Streamlit can render interactive tables from objects that implement the Python DataFrame Interchange Protocol (__dataframe__). As of 0.21.0, pydantable implements __dataframe__ on DataFrame (and DataFrameModel via delegation), so you can pass a typed frame directly to st.dataframe.

Install

You need Streamlit plus the pydantable Arrow extra:

pip install streamlit
pip install 'pydantable[arrow]'

Usage

import streamlit as st
from pydantable import DataFrameModel


class User(DataFrameModel):
    id: int
    name: str
    age: int | None


df = User({"id": [1, 2], "name": ["a", "b"], "age": [10, None]})

st.write(df)
st.dataframe(df)

# `st.data_editor` currently expects a concrete frame type (Arrow/pandas/Polars),
# so use an explicit conversion:
st.data_editor(df.to_arrow())

Fallbacks (when interchange is unavailable)

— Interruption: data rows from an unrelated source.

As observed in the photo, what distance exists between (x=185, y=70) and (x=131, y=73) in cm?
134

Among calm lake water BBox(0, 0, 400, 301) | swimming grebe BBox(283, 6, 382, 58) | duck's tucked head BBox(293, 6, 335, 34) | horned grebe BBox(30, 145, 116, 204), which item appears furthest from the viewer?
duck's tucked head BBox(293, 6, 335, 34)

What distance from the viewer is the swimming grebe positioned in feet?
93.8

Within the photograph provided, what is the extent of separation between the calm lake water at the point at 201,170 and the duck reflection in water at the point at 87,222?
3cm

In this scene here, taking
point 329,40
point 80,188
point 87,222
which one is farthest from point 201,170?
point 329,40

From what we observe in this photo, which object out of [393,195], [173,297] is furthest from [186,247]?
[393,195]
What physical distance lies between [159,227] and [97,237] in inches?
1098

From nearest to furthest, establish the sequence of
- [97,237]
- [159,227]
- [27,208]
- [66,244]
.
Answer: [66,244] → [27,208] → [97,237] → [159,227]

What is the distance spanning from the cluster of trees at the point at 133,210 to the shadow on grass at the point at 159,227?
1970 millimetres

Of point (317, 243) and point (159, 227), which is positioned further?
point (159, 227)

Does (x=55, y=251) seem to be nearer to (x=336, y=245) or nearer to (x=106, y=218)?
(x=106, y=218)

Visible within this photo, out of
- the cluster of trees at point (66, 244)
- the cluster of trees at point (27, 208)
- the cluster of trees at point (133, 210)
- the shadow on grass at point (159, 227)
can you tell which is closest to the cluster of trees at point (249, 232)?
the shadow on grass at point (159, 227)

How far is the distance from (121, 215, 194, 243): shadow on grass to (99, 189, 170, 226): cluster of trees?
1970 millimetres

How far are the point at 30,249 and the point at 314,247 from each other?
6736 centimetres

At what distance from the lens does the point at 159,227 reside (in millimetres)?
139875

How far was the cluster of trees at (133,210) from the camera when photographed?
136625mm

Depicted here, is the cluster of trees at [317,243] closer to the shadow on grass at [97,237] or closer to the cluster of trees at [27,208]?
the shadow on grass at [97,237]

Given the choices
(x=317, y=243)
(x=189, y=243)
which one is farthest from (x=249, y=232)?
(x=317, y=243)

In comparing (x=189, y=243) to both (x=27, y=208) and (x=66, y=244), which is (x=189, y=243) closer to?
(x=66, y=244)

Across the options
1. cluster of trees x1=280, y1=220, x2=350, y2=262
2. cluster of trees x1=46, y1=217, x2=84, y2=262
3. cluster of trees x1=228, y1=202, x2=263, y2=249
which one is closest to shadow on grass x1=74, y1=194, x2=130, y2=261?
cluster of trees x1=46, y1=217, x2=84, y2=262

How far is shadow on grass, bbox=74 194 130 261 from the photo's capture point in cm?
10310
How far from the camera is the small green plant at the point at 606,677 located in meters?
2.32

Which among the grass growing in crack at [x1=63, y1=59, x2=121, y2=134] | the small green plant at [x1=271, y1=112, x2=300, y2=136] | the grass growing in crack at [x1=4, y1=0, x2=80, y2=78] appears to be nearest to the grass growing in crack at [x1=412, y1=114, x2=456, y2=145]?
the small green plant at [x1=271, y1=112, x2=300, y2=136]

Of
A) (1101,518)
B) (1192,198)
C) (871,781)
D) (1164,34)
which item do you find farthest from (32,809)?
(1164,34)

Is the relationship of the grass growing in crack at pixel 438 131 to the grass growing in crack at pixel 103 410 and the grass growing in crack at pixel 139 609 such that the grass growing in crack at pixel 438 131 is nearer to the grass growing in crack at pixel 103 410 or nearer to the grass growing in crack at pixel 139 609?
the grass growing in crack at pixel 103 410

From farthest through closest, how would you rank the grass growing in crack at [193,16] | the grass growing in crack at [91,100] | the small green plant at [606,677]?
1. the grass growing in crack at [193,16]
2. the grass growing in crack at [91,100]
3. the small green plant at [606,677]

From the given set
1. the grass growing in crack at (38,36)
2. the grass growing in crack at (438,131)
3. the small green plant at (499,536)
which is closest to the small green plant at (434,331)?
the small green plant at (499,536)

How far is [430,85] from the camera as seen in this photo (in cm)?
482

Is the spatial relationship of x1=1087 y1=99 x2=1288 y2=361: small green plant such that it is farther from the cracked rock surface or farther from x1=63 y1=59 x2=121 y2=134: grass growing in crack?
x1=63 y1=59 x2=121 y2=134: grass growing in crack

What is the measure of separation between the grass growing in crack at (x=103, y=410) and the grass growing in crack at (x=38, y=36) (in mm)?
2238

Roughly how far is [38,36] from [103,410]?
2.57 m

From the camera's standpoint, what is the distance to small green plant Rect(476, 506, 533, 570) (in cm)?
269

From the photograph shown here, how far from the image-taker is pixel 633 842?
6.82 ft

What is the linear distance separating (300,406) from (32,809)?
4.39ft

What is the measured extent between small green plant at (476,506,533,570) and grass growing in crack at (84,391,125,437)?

  • If you don’t have pyarrow installed, __dataframe__ will fail. Use one of:
  • st.dataframe(df.to_arrow()) (requires pydantable[arrow])
  • st.dataframe(df.to_polars()) (requires pydantable[polars])
  • For editing, prefer st.data_editor(df.to_arrow()) (requires pydantable[arrow]) or st.data_editor(df.to_polars()) (requires pydantable[polars]).
  • st.write(df) will still show either the HTML preview (_repr_html_) or the plain repr depending on the Streamlit rendering path, but it won’t be an interactive table unless Streamlit can treat it as a dataframe-like object.

Costs and limitations

  • pydantable’s __dataframe__ path materializes the current lazy plan (same cost class as EXECUTIONto_arrow()), then delegates to PyArrow’s protocol implementation. It is not a zero-copy export of internal engine buffers.
  • For large frames, prefer applying a lazy head(...) / slice(...) before displaying.